* _PAGE EXTRACT_:
◇ ◇ ◇

Studio album by Linda Davis
- Released: April 26, 1994
- Studio: Sound Stage Studios and Masterfonics (Nashville, Tennessee);
- Genre: Country
- Length: 31:45
- Label: Arista Nashville
- Producer: John Guess

Linda Davis chronology
| Linda Davis (1992) | Shoot for the Moon (1994) | Some Things Are Meant to Be (1996) |

= Shoot for the Moon (album) =

Shoot for the Moon is the third album by country music artist Linda Davis, It was her first to achieve placement on the Billboard Music Charts. It was the first album released following a win at the 1994 Grammy Awards for Best Country Vocal Collaboration (with country superstar Reba McEntire) for their hit "Does He Love You." The album rose to the number 28 position on the Country Albums chart, and two of its tracks were relatively minor hits on the singles charts: "Company Time" at number 43, and "Love Didn't Do It" at number 58. The former was previously recorded by Mac McAnally on his 1990 album Simple Life.

"In Pictures" was later recorded by Alabama on their 1995 album of the same name.

◇ ◇ ◇

* _ENTRIES_:
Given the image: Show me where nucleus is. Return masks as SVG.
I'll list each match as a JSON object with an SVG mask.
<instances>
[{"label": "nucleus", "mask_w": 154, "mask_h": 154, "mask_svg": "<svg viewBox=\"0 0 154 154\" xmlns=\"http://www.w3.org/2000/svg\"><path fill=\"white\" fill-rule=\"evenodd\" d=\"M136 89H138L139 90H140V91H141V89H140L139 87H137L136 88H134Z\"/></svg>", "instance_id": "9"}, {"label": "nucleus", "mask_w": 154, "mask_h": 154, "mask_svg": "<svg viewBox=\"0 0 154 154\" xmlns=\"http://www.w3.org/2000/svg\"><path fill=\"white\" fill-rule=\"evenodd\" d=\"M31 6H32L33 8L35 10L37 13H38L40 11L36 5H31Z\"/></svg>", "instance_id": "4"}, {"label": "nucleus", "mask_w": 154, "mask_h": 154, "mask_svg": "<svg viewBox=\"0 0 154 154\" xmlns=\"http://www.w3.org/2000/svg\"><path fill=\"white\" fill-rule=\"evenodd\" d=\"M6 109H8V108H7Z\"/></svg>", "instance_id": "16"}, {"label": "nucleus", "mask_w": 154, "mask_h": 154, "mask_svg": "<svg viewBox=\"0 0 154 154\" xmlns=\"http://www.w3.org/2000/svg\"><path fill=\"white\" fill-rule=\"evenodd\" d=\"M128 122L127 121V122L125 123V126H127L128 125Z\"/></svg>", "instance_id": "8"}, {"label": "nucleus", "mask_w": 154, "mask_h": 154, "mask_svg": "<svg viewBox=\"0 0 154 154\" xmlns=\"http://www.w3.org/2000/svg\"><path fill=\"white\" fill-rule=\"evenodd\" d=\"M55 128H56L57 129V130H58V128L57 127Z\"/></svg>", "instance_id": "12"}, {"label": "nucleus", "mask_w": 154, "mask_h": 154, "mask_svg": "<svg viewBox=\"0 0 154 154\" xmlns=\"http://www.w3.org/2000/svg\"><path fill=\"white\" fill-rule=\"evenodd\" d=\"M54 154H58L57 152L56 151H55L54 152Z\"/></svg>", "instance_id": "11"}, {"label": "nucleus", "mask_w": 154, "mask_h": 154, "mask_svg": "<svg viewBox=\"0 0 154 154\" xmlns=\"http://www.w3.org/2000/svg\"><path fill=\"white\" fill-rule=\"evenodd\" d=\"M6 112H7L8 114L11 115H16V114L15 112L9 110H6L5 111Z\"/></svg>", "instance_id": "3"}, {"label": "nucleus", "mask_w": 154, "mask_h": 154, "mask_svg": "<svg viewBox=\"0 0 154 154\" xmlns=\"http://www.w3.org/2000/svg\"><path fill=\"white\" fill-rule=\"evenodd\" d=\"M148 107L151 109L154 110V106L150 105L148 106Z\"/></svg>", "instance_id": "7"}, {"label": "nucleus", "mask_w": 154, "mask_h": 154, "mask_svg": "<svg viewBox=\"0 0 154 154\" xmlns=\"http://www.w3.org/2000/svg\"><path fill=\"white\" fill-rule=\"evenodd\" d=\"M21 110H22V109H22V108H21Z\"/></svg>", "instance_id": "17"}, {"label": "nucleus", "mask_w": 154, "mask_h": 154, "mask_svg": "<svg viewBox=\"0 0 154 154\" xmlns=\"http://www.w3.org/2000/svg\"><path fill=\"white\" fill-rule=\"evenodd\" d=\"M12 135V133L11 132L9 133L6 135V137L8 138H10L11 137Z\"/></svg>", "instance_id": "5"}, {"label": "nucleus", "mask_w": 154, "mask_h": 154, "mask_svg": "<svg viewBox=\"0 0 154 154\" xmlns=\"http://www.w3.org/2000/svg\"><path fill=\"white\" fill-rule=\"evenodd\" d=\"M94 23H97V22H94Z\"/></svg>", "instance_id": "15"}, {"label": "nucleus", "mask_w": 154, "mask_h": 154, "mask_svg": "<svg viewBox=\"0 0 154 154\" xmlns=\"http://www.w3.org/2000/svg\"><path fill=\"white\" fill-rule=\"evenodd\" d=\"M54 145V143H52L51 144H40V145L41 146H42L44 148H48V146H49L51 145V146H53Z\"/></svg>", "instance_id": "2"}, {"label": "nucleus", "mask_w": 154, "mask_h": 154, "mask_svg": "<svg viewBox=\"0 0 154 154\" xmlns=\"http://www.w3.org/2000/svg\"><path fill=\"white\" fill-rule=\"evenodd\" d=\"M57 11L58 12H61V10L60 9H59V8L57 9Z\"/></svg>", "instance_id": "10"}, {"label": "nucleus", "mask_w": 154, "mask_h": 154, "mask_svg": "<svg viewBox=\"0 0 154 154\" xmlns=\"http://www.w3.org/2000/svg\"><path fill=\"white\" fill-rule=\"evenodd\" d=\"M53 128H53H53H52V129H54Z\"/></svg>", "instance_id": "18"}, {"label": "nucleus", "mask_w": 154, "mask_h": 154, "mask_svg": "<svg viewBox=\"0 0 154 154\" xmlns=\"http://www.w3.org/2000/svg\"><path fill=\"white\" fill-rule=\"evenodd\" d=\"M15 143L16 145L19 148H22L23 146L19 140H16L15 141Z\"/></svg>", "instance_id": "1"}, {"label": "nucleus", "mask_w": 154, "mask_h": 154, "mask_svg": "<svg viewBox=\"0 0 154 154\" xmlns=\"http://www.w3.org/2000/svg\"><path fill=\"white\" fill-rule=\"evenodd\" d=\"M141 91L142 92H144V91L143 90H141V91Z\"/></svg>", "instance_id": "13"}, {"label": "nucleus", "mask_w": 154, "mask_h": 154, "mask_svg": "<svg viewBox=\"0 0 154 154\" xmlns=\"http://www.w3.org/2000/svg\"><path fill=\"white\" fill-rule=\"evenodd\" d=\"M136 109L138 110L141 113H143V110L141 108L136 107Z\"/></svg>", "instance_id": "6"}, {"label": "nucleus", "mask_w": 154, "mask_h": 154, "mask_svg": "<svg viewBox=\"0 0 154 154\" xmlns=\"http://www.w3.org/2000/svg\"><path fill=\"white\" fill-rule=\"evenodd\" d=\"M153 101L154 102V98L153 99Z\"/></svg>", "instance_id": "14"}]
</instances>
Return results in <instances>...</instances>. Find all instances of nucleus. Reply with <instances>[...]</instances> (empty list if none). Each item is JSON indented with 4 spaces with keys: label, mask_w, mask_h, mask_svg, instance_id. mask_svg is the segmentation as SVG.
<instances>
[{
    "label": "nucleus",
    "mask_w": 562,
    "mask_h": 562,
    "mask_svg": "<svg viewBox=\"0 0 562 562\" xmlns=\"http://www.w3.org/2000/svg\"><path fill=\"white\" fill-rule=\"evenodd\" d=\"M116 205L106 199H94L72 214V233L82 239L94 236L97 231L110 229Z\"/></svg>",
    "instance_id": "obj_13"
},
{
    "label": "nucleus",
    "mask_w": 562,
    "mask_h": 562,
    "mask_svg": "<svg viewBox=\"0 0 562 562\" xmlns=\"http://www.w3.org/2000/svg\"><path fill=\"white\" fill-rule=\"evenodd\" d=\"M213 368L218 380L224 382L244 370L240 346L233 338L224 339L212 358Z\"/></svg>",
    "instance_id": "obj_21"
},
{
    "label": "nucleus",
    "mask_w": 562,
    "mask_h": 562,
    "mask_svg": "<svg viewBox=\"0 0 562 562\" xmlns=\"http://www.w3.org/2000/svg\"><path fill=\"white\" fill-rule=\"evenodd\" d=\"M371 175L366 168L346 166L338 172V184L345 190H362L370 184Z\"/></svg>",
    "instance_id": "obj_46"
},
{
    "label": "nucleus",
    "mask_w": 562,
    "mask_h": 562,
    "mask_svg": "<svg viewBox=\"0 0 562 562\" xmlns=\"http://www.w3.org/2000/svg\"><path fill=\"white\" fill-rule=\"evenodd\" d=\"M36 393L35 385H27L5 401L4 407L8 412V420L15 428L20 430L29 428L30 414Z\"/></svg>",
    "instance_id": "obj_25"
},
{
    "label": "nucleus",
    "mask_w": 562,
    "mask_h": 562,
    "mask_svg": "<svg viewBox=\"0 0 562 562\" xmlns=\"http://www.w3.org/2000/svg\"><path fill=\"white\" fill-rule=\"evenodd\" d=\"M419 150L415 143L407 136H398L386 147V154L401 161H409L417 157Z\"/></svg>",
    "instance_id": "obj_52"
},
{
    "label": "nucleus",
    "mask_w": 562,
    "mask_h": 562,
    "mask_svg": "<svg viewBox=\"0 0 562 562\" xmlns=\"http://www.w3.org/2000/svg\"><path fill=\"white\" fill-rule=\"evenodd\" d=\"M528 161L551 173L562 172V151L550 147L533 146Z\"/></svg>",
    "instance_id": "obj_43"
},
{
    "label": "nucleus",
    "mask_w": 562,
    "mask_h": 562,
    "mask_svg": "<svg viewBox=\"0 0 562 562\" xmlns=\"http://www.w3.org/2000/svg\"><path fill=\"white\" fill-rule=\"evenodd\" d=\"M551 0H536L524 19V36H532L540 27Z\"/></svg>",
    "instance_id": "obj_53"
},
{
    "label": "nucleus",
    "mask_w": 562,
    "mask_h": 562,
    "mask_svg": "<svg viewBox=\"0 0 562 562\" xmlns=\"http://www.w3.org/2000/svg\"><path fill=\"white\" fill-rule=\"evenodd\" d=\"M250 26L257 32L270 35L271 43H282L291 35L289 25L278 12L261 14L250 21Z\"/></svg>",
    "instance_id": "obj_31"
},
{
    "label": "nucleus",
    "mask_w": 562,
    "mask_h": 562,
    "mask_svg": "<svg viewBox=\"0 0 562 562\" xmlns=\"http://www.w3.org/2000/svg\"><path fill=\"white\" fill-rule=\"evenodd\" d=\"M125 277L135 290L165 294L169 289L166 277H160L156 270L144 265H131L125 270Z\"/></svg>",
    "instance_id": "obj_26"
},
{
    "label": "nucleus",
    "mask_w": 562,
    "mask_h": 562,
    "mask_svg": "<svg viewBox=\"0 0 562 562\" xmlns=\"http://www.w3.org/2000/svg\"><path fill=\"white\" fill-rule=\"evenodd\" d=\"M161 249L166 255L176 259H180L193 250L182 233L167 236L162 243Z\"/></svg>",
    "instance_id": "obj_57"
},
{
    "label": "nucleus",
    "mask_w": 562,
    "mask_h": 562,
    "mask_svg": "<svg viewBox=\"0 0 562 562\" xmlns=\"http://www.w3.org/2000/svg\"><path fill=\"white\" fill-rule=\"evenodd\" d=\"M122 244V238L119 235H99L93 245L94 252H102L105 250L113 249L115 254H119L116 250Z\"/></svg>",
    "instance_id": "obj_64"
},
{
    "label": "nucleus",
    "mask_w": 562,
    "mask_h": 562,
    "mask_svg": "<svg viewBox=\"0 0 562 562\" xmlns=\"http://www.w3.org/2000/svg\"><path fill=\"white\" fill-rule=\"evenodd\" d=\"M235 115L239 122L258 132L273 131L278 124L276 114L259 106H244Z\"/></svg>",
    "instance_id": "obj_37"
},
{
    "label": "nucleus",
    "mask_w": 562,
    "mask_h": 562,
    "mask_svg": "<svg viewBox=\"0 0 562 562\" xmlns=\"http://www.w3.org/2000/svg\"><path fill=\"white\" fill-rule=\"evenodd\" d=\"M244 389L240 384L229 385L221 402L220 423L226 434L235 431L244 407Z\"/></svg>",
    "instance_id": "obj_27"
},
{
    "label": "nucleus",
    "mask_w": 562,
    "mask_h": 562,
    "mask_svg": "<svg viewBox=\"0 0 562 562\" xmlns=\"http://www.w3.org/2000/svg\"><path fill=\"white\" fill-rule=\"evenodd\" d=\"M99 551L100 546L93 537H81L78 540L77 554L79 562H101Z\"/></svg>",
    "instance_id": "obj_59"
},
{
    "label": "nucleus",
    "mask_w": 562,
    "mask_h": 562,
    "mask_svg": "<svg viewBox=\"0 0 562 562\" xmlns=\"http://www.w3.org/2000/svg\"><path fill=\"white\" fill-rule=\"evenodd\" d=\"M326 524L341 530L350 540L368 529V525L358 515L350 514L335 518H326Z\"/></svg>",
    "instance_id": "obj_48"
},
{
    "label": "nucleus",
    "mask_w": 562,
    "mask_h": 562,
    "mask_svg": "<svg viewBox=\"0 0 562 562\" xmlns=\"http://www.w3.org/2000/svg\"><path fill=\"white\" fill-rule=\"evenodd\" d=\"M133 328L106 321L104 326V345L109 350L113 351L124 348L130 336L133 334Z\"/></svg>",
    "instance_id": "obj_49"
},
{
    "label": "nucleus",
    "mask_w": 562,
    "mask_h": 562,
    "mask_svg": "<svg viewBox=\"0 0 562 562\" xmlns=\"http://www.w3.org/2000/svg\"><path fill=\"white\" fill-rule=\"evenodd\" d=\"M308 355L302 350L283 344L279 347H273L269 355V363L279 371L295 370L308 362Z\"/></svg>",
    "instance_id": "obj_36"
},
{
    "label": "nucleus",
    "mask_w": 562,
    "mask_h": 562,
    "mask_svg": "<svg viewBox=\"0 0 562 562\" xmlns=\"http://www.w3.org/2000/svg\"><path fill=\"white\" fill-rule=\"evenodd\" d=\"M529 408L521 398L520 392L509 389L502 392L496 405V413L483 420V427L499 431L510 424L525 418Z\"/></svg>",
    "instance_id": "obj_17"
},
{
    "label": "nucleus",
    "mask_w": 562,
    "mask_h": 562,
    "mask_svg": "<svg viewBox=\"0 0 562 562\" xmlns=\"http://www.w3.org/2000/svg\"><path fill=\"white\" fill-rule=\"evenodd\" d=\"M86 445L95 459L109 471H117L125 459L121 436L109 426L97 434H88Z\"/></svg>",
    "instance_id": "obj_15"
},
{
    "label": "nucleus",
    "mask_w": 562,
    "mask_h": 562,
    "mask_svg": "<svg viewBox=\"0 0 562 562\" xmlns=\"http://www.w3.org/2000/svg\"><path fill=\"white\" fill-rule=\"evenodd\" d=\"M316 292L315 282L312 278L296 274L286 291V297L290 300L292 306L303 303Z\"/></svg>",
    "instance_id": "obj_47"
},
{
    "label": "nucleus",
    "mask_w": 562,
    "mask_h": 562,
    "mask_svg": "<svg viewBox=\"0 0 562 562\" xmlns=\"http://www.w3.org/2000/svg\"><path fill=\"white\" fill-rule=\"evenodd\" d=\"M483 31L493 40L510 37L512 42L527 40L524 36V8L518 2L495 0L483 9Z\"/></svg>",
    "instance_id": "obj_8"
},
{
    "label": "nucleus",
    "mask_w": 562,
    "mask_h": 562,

◇ ◇ ◇

* _SHORT EXERCISE 1_: Please revise the Shoot for the Moon album article from "Linda Davis chronology" to "the same name.", writing that stretch out again with "country music artist" changed to "country singer".
* _SHORT EXERCISE 2_: Write what comes next in the Shoot for the Moon album article, starting after its last sentence.

* _ANSWER 1_:
Linda Davis chronology
| Linda Davis (1992) | Shoot for the Moon (1994) | Some Things Are Meant to Be (1996) |

= Shoot for the Moon (album) =

Shoot for the Moon is the third album by country singer Linda Davis, It was her first to achieve placement on the Billboard Music Charts. It was the first album released following a win at the 1994 Grammy Awards for Best Country Vocal Collaboration (with country superstar Reba McEntire) for their hit "Does He Love You." The album rose to the number 28 position on the Country Albums chart, and two of its tracks were relatively minor hits on the singles charts: "Company Time" at number 43, and "Love Didn't Do It" at number 58. The former was previously recorded by Mac McAnally on his 1990 album Simple Life.

"In Pictures" was later recorded by Alabama on their 1995 album of the same name.

* _ANSWER 2_:
Professional ratings
Review scores
| Source | Rating |
| AllMusic | Star Half star |

==Reception==
Tim DuBois, president of Arista's Nashville division, said that "we rushed it" after Davis won a Grammy Award for her duet with Reba McEntire on "Does He Love You". Billboard reviewed the album favorably, praising John Guess's "punchy but rootsy" production and Davis's singing voice, while considering "Company Time", "A Family Tie", and the title track as the strongest cuts.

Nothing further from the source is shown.